**Gestellte Aufgabe**
Übertragen Sie den Teil der folgenden Daten, der mit der Zeile beginnt, die „Of the available“ enthält, und mit dem Ende der Daten schließt, beide Enden eingeschlossen, in eine nummerierte Liste. Lassen Sie dabei Leerzeilen weg.

**Datenzeilen**
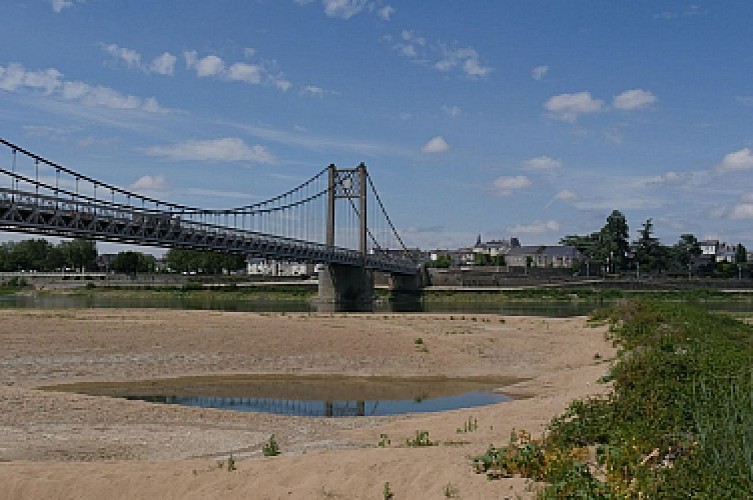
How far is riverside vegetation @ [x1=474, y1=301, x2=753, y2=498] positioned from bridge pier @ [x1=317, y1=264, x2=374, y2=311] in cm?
7971

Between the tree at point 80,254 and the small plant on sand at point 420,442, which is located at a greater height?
the tree at point 80,254

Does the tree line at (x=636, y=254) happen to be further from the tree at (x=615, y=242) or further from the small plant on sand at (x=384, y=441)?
the small plant on sand at (x=384, y=441)

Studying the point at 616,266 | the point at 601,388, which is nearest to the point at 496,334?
the point at 601,388

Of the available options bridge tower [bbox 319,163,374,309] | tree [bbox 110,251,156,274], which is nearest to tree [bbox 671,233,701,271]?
bridge tower [bbox 319,163,374,309]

**Korrektes Ergebnis**
1. Of the available options bridge tower [bbox 319,163,374,309] | tree [bbox 110,251,156,274], which is nearest to tree [bbox 671,233,701,271]?
2. bridge tower [bbox 319,163,374,309]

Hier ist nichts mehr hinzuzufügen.